The most pressing need for restraint exists in "frontier systems," they said: "A small number of most powerful AI systems - trained on billion-dollar supercomputers - which will have the most hazardous and unpredictable capabilities."
More capable future AI systems might "learn to feign obedience" to human directives or "exploit weaknesses in our safety objectives and shutdown mechanisms," the essay says. AI systems could avoid human intervention by spreading their algorithms through wormlike infections, inserting and exploiting cybersecurity vulnerabilities to control computer systems that underpin communications, media, government and supply chains. "Unchecked AI advancement could culminate in a large-scale loss of life and the biosphere, and the marginalization or even extinction of humanity," the experts said.
Tuesday's warning comes a week before the government of U.K. Prime Minister Rishi Sunak is slated to hold its AI Safety Summit to address challenges and identify opportunities presented by machine learning and deep learning technologies (see: UK's AI Safety Summit to Focus on Risk and Governance).

(Extracted data entries)

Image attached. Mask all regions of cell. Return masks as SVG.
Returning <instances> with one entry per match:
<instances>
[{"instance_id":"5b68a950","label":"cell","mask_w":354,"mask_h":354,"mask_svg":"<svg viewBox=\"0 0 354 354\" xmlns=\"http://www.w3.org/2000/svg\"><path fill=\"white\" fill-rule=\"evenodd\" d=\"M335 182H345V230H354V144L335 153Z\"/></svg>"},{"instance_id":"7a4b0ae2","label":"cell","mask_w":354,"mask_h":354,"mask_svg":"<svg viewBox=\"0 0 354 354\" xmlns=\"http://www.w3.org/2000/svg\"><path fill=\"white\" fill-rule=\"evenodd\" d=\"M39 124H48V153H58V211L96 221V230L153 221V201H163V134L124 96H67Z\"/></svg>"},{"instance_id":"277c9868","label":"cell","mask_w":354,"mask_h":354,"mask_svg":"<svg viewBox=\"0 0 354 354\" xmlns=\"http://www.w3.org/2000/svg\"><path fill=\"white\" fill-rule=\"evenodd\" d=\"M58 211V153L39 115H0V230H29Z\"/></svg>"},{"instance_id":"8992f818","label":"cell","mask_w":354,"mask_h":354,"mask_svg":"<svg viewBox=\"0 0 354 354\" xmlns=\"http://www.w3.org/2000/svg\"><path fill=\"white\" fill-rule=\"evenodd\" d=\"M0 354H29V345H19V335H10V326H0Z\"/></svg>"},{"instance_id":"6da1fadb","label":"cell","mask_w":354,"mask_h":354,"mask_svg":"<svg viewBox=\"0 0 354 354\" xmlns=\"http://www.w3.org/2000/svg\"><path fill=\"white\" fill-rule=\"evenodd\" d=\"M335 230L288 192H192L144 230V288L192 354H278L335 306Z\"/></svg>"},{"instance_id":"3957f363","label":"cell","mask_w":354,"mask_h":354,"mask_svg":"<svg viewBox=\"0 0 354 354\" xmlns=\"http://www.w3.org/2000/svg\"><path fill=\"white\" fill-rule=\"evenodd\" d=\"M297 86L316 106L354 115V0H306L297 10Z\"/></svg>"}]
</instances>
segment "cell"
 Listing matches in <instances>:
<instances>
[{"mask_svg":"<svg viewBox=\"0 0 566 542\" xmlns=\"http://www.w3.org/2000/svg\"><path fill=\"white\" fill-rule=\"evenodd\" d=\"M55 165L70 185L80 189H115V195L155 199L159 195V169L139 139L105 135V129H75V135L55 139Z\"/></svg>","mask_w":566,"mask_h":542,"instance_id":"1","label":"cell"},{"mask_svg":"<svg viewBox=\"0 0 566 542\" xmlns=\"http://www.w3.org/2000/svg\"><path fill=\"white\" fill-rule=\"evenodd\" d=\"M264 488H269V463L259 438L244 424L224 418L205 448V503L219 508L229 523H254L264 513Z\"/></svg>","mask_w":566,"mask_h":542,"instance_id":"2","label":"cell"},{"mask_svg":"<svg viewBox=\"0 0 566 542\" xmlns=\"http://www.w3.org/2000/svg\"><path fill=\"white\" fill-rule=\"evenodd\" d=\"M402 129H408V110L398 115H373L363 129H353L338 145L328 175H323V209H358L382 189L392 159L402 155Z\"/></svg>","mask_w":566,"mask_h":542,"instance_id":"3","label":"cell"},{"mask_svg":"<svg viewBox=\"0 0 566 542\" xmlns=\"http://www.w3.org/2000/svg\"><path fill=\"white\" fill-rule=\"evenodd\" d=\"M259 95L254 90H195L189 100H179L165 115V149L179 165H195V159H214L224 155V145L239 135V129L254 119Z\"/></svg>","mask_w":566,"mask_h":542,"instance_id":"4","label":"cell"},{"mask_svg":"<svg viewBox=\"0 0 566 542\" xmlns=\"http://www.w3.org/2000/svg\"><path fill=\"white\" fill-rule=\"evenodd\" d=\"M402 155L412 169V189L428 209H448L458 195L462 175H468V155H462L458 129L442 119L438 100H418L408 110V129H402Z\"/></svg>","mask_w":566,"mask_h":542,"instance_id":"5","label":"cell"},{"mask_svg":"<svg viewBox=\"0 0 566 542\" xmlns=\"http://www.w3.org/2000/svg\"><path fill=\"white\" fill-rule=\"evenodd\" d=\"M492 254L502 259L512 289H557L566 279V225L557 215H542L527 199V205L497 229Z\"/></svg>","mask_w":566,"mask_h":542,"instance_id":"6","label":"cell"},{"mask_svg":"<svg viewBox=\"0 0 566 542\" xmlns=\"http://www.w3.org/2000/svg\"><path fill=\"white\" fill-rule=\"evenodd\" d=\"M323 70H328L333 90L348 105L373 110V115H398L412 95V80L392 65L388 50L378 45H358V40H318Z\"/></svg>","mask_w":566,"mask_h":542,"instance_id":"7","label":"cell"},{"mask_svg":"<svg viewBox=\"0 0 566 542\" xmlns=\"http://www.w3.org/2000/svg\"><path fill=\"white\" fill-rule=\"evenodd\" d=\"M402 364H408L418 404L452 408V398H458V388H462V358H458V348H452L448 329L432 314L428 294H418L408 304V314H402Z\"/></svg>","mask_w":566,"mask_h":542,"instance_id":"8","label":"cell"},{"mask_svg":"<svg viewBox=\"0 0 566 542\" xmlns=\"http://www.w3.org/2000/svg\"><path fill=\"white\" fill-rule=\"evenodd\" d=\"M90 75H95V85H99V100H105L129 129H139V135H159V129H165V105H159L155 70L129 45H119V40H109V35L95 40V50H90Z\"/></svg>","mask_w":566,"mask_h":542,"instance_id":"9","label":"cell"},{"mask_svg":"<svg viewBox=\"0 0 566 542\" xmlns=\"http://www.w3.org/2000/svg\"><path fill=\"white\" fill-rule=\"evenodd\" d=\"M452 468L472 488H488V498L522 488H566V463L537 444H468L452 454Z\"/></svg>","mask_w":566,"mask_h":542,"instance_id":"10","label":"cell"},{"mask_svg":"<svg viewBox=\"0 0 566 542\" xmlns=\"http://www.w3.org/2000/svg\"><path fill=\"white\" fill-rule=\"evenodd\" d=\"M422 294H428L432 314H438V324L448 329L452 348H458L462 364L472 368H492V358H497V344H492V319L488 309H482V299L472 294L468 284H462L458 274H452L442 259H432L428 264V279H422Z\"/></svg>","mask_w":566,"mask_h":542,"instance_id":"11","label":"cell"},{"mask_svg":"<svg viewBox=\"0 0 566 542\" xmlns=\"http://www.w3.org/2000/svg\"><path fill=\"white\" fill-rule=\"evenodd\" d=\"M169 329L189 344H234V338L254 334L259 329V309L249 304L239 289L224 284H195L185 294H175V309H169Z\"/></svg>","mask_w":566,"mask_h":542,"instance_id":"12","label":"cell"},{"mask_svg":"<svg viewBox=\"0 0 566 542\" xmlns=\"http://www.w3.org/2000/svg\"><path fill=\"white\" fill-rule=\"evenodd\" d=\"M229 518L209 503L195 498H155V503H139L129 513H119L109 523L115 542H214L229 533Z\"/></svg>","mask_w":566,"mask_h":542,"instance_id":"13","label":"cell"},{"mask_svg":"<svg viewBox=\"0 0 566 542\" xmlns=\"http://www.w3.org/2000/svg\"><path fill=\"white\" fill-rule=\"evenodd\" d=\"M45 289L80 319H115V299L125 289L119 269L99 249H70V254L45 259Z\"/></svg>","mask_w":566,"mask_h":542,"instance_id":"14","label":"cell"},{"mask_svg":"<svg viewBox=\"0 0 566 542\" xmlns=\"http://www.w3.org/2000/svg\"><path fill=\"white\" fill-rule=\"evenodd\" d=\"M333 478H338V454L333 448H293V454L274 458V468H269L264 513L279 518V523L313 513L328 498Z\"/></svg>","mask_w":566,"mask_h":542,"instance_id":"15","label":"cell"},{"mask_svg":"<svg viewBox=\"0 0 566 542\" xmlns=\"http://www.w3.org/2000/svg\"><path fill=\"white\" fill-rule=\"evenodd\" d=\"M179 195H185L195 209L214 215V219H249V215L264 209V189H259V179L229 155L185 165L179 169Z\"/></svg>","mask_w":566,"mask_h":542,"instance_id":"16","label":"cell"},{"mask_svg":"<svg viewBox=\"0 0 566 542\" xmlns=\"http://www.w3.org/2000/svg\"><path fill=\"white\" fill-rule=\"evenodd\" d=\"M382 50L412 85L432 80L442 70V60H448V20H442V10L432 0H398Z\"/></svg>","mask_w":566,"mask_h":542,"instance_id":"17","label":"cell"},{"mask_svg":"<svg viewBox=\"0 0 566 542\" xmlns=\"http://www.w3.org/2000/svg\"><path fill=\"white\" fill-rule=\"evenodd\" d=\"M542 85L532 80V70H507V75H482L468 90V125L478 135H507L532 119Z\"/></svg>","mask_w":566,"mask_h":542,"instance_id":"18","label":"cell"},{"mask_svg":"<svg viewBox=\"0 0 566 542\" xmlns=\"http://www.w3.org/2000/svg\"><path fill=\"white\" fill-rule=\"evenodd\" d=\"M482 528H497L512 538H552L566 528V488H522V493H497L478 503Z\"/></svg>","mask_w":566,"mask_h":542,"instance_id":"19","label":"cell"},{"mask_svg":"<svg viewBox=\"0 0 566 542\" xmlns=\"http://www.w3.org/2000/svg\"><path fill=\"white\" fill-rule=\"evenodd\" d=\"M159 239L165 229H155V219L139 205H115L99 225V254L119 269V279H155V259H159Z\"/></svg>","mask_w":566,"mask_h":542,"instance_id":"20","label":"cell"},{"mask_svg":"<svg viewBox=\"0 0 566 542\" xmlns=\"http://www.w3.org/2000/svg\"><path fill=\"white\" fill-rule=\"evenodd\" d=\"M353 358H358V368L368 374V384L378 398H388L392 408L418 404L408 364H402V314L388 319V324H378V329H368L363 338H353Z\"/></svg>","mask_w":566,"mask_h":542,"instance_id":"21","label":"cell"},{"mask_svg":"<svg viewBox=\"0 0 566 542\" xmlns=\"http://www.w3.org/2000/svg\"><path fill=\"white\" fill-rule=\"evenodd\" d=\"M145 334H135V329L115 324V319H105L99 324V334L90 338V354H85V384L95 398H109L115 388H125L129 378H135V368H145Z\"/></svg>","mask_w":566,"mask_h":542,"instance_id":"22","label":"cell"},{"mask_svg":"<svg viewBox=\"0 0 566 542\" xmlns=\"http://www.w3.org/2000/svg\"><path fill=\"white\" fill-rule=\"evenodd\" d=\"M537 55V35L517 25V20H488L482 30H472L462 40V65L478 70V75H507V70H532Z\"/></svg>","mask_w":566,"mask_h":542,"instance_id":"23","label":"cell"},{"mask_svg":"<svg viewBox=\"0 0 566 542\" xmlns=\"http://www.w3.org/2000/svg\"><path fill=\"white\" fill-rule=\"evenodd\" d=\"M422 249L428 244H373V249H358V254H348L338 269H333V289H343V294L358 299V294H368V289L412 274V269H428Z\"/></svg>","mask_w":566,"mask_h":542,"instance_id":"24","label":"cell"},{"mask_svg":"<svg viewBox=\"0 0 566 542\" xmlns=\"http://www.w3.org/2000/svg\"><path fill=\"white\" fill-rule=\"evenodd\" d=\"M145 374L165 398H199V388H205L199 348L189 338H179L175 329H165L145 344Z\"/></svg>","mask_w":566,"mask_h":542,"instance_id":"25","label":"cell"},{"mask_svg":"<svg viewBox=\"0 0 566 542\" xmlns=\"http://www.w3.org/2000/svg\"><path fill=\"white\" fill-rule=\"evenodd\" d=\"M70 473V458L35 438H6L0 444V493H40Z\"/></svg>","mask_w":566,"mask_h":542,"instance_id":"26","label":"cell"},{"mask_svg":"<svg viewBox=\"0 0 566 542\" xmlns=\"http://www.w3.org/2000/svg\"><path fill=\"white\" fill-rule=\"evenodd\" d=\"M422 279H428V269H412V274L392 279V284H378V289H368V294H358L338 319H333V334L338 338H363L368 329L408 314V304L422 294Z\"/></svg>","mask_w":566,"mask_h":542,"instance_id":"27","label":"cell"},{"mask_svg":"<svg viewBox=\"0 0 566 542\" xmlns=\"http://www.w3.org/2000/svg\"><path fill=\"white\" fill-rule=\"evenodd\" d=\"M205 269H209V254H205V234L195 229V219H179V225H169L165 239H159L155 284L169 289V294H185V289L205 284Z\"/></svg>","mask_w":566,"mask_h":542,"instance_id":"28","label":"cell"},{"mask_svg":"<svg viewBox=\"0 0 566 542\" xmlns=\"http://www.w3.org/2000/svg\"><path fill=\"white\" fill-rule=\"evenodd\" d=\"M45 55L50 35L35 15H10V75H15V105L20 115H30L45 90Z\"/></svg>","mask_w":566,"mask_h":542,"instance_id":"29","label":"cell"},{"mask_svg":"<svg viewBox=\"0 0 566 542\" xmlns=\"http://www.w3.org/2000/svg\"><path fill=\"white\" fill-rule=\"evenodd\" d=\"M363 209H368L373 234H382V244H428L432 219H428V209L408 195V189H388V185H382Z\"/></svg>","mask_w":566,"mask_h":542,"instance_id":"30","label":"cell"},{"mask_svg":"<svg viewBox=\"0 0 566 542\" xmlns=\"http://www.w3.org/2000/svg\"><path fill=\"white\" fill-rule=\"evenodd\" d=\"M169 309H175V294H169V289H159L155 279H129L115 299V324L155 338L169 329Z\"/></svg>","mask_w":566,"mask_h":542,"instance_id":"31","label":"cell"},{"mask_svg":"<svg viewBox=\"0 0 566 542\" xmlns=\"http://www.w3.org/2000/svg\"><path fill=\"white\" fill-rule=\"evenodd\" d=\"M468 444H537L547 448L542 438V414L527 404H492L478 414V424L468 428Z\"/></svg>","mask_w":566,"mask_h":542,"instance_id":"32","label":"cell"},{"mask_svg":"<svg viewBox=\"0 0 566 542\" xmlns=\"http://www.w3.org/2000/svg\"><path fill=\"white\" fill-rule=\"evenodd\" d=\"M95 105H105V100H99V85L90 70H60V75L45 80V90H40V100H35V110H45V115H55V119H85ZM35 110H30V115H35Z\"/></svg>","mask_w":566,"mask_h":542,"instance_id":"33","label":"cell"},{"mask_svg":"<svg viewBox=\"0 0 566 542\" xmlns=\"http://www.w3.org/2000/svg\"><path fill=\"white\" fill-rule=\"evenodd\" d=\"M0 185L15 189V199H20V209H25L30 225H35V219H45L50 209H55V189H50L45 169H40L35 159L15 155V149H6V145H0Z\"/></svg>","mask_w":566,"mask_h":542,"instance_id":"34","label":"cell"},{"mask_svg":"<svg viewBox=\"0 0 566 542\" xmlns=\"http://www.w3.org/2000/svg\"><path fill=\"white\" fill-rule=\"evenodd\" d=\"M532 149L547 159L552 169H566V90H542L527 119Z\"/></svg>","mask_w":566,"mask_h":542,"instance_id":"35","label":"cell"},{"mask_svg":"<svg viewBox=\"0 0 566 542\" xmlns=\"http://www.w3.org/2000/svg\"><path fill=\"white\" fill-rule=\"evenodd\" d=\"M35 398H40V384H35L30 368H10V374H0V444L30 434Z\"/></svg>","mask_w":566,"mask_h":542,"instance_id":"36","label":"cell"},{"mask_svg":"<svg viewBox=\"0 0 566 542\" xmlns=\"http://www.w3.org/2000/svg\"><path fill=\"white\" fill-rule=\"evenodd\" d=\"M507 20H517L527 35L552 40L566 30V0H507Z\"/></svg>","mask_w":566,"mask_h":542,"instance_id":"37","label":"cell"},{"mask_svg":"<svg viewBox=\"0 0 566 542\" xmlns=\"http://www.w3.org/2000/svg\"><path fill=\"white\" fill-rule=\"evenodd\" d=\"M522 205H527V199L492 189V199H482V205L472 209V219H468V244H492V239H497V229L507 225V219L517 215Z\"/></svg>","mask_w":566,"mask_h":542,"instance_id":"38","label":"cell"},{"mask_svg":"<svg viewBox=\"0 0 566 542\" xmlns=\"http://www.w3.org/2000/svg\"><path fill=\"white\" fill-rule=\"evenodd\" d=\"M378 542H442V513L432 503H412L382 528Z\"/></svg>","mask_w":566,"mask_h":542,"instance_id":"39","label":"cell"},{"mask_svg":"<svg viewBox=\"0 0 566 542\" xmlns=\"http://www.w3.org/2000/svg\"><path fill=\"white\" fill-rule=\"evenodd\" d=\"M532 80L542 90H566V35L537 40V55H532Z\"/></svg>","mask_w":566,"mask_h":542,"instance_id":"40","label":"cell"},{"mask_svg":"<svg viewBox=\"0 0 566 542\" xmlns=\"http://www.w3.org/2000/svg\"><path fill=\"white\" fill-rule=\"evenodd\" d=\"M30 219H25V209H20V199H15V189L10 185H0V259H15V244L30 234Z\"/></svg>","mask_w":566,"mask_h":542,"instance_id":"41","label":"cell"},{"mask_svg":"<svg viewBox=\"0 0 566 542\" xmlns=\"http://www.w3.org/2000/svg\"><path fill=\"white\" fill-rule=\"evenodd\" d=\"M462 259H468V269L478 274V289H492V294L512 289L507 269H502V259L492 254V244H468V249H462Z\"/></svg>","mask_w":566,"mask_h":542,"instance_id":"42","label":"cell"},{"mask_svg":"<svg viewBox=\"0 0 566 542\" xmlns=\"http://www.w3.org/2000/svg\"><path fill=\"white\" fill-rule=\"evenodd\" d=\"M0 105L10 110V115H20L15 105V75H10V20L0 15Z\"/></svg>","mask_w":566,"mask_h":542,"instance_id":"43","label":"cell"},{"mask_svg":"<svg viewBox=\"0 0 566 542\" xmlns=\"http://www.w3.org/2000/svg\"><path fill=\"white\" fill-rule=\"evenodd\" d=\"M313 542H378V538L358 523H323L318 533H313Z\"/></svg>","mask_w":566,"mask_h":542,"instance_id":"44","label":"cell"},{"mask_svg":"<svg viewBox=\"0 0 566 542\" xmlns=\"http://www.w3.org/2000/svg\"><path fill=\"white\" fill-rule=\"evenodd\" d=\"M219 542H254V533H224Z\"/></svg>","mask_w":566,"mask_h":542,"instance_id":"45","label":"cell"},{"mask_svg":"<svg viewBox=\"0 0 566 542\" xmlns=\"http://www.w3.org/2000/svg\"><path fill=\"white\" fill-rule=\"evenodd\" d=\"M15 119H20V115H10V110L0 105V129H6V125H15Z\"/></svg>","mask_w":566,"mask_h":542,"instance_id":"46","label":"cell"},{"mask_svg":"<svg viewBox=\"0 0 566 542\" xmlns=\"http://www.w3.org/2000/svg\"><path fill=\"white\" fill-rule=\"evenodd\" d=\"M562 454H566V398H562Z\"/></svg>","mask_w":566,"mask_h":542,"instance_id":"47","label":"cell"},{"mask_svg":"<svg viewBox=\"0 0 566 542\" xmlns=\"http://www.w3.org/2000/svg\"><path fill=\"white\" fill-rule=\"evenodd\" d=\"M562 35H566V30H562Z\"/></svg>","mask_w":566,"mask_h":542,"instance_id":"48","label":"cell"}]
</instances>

▸ WHAT TO WORK ON:
(A) In the excerpt on AI risks, what event is the government of U.K. Prime Minister Rishi Sunak slated to hold?
(B) From the excerpt on AI risks, extract the stretch from "Tuesday's warning comes" through "Risk and Governance).".

▸ YOUR WRITTEN ANSWERS:
(A) Its AI Safety Summit.

(B)
Tuesday's warning comes a week before the government of U.K. Prime Minister Rishi Sunak is slated to hold its AI Safety Summit to address challenges and identify opportunities presented by machine learning and deep learning technologies (see: UK's AI Safety Summit to Focus on Risk and Governance).